Problem: Let $f$ and $g$ be continuous, non-negative function on $[0, 1]$, with
$$\int_{0}^{1}e^{-f(x)}dx \geq \int_{0}^{1}e^{-g(x)}dx. $$
Prove that,
$$\int_{0}^{1}g(x)e^{-f(x)}dx \geq \int_{0}^{1}f(x)e^{-g(x)}dx. $$
This problem is an equivalent form of a problem from the book "More Calculus of a variable" by Peter Mercer. In the original problem there was $xf(x)$ and $xg(x)$ in place of $f(x)$ and $g(x)$. I couldn't make much progress. I tried contradiction and method which led to conlclude that its enough to show,
$$e^{g(x)}-e^{f(x)}+f(x)e^{f(x)}-g(x)e^{g(x)} < 0.$$ But sadly this is not true in general.
I also tried integration by parts to seperate $\displaystyle\int^{1}_{0}e^{-g(x)}\,dx$ from $\displaystyle\int^{1}_{0}f(x)e^{-g(x)}\,dx$ to use the given inequality. But I didn't happen.
Please help me. I am in high school so please don't use any very advanced inequality.
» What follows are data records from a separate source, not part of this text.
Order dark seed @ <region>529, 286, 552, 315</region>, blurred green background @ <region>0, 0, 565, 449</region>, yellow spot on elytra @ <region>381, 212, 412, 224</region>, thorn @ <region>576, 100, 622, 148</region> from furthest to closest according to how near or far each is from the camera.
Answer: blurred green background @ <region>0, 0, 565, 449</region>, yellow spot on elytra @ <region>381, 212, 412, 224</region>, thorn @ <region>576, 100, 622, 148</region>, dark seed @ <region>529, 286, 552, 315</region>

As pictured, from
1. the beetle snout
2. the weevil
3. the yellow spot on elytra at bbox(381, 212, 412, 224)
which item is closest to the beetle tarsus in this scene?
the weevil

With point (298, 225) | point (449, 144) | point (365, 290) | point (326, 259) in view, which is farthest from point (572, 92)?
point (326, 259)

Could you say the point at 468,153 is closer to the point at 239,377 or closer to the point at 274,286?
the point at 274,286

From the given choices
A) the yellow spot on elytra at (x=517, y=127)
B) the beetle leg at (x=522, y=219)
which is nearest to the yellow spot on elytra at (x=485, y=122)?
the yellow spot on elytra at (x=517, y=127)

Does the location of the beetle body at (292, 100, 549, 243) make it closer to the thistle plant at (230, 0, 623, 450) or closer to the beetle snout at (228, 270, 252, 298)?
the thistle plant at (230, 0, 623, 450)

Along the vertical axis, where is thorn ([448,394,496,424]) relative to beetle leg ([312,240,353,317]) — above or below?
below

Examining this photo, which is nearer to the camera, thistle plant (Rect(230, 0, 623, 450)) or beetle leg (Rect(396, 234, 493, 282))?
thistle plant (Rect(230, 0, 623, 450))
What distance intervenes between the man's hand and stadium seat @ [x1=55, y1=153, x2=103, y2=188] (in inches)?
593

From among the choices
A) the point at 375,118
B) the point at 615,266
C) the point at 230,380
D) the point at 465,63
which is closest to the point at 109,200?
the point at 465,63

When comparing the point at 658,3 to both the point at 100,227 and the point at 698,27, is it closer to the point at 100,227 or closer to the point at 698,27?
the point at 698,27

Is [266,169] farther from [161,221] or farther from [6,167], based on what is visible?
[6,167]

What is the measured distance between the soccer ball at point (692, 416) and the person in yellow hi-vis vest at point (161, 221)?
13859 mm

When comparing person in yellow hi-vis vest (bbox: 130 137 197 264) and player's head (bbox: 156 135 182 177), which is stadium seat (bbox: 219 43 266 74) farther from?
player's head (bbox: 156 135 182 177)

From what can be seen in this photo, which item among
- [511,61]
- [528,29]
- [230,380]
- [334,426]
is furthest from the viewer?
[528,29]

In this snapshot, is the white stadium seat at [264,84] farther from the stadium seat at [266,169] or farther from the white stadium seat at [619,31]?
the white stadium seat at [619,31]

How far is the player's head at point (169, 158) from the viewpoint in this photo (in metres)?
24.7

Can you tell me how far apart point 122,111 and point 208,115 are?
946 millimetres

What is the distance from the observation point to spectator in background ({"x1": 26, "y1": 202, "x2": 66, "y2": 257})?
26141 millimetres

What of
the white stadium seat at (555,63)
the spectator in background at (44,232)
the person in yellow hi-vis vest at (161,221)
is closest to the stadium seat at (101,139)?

From the original inequality: $$\int_0^1 e^{-f(x)}dx\ge\int_0^1e^{-g(x)}dx \rightarrow f(x)\le g(x)$$ Normally you would want to prove this specifically but if you are in highschool we will just take it as intuitive. Also, we have the statement: $$e^{-f(x)} \ge e^{-g(x)}$$ Using this: $$g(x)e^{-f(x)} \ge f(x)e^{-f(x)}$$ But also: $$f(x)e^{-f(x)} \ge f(x)e^{-g(x)}$$ Therefore: $$g(x)e^{-f(x)} \ge f(x)e^{-f(x)}\ge f(x)e^{-g(x)}$$ Drop the middle term then integrate: $$g(x)e^{-f(x)} \ge f(x)e^{-g(x)} \rightarrow \int_0^1 g(x)e^{-f(x)} dx \ge \int_0^1f(x)e^{-g(x)}dx$$